Minimally invasive treatment for pancreatic duct stones in chronic pancreatitis
Today, the treatment of chronic pancreatic stones has evolved into a unique specialty of Shanghai Changhai Hospital, attracting patients from across the nation and around the globe. Currently, Professor Liao’s research team has conducted approximately 10,000 treatment sessions with a success rate nearing 100%. Hospitals both internationally and domestically are seeking to learn from their practices. Chronic pancreatitis patients no longer need to endure agony; treatment costs around 20,000 yuan and typically allows patients to recover and be discharged within a week. Follow-up studies indicate that the recurrence rate of chronic pancreatitis treated through this method is also remarkably low.
Minimally invasive treatment for pancreatic duct stones in chronic pancreatitis
The onset of chronic pancreatitis is also associated with genetic mutations in the human body. Some cases are linked to chronic alcohol abuse and overeating, leading to excess bile secretion that irritates the pancreas. However, there are other patients with commendable lifestyle habits who still develop this ailment. Professor Liao's team has conducted in-depth research into the biological basis of chronic pancreatitis and discovered that it is indeed associated with genetic mutations. "Certain gene mutations lead to an overproduction of pancreatic proenzymes, while others, which function like ‘police officers’ to regulate and inhibit excessive production, lose their functionality due to mutations. We’ve identified over 10 involved genes, and we are currently working on restoring the ‘SPINK1’ gene mutation unique to the most common chronic pancreatitis types among the Chinese population, aiming to alleviate patients’ suffering from its root cause,” he explains.
Developing “capsule robots” for unprecedented diagnostics and treatment within the life river
If we consider the human digestive tract as a river of life, the pancreas is a significant tributary. However, Professor Liao’s research team does not limit their vision solely to this tributary; they aspire to explore the entire “river of life,” which was the second research challenge set forth by Academician Li Zhaoshen: to break through the technical limitations of endoscopic procedures.
Despite the presence of gastroscopy and colonoscopy techniques more than 20 years ago, a segment of the digestive tract remains a human “blind zone,” an inaccessible “black box.” Neither gastroscopy nor imaging CT can visualize it, specifically the extended 5-7 meter small intestine, where ailments such as Crohn's disease manifest ulcers on the internal wall.
Professor Liao Zhuanzhuan performing extracorporeal shockwave lithotripsy for chronic pancreatitis.
The objective of Professor Liao's team in developing the first-generation capsule robot was to “visualize” the conditions inside the small intestine.

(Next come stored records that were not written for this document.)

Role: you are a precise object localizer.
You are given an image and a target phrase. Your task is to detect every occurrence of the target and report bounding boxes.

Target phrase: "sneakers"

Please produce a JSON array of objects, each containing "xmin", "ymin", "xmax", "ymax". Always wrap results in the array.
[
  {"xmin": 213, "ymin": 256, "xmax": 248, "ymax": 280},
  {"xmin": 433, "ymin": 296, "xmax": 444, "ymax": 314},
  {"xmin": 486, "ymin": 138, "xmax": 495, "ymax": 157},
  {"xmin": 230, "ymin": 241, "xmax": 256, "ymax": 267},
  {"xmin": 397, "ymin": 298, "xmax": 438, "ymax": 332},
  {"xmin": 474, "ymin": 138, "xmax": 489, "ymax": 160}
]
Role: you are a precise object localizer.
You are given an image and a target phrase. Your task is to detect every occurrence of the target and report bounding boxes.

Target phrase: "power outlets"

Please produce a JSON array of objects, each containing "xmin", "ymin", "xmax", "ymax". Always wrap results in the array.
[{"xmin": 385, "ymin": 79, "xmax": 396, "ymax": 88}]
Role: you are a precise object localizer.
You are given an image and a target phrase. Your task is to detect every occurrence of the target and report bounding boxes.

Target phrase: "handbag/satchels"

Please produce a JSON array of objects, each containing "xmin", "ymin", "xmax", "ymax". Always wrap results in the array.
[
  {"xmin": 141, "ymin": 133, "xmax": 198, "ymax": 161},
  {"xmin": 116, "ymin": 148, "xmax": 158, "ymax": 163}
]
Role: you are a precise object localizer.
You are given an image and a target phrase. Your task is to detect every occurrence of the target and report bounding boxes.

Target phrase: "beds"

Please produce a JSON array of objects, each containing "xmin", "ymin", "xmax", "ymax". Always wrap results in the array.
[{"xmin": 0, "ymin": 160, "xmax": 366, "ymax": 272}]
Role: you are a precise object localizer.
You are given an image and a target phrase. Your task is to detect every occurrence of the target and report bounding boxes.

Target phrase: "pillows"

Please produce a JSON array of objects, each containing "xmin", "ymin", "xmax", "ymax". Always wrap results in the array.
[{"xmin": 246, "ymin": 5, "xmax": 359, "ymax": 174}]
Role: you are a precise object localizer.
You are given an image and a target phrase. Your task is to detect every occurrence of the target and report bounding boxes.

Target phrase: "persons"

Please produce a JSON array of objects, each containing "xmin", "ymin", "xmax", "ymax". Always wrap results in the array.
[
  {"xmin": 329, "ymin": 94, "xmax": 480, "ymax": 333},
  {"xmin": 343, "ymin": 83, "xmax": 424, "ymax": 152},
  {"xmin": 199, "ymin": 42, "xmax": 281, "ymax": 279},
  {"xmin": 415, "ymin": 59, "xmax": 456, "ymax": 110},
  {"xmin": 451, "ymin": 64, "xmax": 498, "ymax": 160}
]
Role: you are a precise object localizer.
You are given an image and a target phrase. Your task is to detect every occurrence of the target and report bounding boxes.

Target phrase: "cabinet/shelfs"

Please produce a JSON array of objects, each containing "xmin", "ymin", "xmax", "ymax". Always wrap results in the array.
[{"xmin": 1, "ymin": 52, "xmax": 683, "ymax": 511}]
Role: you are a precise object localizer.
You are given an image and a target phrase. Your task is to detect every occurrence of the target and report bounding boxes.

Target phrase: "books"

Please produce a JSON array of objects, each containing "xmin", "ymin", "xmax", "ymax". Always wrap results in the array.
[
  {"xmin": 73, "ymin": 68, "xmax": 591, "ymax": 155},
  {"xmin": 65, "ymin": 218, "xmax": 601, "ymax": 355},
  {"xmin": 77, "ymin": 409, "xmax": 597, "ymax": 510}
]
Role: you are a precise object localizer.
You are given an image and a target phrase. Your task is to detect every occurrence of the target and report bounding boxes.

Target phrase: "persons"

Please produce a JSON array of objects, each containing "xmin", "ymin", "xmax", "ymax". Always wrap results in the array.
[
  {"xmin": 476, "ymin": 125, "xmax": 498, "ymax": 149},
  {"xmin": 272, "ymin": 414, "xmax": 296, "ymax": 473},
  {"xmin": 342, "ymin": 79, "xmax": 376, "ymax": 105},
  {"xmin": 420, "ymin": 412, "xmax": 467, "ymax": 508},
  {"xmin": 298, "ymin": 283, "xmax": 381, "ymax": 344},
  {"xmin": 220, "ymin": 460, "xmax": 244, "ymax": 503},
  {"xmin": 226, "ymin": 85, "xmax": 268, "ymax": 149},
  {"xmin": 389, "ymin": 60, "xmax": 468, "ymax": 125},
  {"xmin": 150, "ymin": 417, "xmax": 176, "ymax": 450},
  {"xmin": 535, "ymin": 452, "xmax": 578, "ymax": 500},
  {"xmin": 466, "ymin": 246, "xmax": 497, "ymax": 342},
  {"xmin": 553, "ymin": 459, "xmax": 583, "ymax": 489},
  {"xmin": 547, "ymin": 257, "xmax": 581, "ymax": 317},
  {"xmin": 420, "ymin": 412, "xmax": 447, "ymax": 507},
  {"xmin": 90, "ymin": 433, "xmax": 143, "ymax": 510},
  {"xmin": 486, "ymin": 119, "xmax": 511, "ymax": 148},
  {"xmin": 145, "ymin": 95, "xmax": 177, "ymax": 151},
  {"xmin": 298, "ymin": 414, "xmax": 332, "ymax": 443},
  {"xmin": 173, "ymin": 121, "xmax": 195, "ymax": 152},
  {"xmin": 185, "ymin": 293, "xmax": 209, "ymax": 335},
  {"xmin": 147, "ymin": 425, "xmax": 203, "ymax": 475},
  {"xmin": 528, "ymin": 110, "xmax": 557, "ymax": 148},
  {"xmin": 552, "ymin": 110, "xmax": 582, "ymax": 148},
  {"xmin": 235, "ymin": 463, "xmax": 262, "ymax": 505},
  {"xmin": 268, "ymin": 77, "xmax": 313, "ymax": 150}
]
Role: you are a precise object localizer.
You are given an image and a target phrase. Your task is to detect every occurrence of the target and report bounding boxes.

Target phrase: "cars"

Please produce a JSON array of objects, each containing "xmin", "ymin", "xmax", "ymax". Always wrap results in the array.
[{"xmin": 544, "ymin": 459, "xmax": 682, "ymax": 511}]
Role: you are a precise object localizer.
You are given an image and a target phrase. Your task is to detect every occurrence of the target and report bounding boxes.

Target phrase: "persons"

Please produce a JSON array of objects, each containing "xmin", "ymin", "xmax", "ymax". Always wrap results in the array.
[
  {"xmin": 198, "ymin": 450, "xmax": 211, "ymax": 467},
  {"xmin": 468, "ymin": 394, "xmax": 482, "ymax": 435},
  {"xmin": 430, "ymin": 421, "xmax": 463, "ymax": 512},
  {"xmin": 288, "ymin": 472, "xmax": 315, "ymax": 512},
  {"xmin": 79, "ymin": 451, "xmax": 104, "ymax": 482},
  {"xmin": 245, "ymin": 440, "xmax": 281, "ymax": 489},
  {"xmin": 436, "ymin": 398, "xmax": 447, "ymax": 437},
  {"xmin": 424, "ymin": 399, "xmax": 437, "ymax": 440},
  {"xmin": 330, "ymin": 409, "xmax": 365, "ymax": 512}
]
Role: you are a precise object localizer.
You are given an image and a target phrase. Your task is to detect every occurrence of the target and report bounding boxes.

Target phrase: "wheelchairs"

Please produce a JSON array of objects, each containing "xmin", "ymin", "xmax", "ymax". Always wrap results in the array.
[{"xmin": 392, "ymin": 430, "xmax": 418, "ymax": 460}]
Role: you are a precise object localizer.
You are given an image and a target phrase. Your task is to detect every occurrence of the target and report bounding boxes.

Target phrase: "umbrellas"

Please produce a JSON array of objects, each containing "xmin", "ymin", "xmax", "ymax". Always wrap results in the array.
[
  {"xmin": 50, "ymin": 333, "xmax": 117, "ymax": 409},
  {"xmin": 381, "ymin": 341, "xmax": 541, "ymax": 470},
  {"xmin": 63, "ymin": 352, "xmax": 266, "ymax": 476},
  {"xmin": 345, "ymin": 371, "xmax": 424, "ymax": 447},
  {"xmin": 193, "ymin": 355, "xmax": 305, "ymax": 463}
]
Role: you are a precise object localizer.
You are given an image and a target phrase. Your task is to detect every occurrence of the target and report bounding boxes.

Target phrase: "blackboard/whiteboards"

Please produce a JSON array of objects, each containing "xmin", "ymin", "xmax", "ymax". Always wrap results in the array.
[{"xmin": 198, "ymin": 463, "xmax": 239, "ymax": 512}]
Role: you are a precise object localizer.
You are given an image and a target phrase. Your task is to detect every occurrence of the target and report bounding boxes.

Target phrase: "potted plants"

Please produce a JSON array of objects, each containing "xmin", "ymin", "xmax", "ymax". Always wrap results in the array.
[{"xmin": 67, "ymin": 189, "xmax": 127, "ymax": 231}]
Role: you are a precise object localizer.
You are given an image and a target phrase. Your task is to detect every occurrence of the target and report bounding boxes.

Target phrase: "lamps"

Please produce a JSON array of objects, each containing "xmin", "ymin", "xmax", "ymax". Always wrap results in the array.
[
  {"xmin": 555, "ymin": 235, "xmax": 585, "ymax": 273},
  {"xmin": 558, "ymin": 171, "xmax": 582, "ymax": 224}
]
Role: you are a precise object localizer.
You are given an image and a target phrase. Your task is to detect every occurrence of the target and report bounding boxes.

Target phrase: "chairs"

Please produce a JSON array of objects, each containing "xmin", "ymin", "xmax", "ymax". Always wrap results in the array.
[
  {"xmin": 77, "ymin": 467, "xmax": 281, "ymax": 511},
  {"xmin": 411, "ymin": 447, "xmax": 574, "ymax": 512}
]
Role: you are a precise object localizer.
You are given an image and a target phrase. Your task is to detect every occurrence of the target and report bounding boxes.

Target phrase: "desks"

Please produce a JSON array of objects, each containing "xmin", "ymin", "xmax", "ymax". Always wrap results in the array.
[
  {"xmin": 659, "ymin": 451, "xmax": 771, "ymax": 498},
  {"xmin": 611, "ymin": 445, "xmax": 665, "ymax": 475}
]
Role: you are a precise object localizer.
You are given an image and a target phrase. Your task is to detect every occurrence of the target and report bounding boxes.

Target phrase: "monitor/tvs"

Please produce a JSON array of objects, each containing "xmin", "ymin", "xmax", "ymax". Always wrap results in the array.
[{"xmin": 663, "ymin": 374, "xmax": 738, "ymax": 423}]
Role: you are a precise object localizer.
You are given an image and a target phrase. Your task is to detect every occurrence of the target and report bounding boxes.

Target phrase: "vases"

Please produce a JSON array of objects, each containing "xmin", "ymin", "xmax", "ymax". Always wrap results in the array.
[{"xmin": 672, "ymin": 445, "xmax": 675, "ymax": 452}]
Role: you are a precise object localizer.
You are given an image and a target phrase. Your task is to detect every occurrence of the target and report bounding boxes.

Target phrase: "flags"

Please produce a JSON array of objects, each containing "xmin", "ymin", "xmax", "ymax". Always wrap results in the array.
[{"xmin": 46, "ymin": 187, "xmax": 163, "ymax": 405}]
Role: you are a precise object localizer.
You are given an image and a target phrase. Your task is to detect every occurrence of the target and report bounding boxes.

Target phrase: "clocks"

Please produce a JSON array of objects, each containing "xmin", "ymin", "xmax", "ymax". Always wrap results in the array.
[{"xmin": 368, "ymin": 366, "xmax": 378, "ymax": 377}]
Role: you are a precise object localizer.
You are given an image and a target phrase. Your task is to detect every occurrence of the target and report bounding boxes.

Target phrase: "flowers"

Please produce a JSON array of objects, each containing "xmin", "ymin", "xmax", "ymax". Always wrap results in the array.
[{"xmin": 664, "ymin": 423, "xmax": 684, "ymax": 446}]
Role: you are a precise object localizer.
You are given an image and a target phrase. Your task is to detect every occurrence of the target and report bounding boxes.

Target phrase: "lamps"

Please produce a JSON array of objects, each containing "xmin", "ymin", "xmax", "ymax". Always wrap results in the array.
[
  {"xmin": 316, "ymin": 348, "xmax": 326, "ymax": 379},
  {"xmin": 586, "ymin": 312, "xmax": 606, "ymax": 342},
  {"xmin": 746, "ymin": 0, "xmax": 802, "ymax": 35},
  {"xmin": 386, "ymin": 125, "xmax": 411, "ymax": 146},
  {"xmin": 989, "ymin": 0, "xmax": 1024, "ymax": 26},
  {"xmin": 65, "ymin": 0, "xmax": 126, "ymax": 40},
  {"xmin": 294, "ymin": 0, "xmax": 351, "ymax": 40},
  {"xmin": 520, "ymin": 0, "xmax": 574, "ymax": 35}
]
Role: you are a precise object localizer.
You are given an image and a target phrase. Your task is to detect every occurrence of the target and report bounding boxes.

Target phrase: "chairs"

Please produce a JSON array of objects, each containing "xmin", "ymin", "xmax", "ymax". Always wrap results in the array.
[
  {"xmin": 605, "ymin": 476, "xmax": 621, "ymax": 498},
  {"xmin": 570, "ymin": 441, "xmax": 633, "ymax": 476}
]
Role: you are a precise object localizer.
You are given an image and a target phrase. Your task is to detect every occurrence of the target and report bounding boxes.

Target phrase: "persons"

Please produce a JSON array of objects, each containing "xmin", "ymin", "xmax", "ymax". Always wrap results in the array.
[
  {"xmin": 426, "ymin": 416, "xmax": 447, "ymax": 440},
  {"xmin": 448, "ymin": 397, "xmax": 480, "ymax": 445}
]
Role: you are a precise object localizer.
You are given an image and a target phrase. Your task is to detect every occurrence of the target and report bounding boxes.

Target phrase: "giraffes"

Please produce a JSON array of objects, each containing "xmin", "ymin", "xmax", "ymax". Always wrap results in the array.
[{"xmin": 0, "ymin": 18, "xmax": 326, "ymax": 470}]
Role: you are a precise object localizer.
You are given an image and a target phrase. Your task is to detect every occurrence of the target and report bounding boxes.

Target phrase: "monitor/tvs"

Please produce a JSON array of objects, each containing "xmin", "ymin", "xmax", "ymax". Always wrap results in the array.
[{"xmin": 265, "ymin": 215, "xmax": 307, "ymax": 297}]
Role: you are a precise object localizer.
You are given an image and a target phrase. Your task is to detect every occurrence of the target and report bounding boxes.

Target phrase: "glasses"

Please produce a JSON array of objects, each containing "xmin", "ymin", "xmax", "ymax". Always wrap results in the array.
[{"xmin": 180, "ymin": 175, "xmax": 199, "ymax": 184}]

Subsequently, the team embraced a more ambitious goal: to create a capsule endoscope that could “walk with legs” throughout the entire digestive tract, under the control of medical personnel. Based on magnetic principles, the team developed the second-generation capsule robot—the magnetic-controlled capsule robot—allowing patients to lie beneath a magnetic detection device. A tiny capsule robot, about the size of a fingernail, travels through the esophagus into the patient’s body, functioning like a “remote sensing satellite,” where doctors can adjust its movement and view the condition of every nook and cranny within the stomach and intestines. This technology allows for inspections of esophageal varices and assessments of the damage to the esophagus caused by taking aspirin, as well as early screenings for gastrointestinal tumors.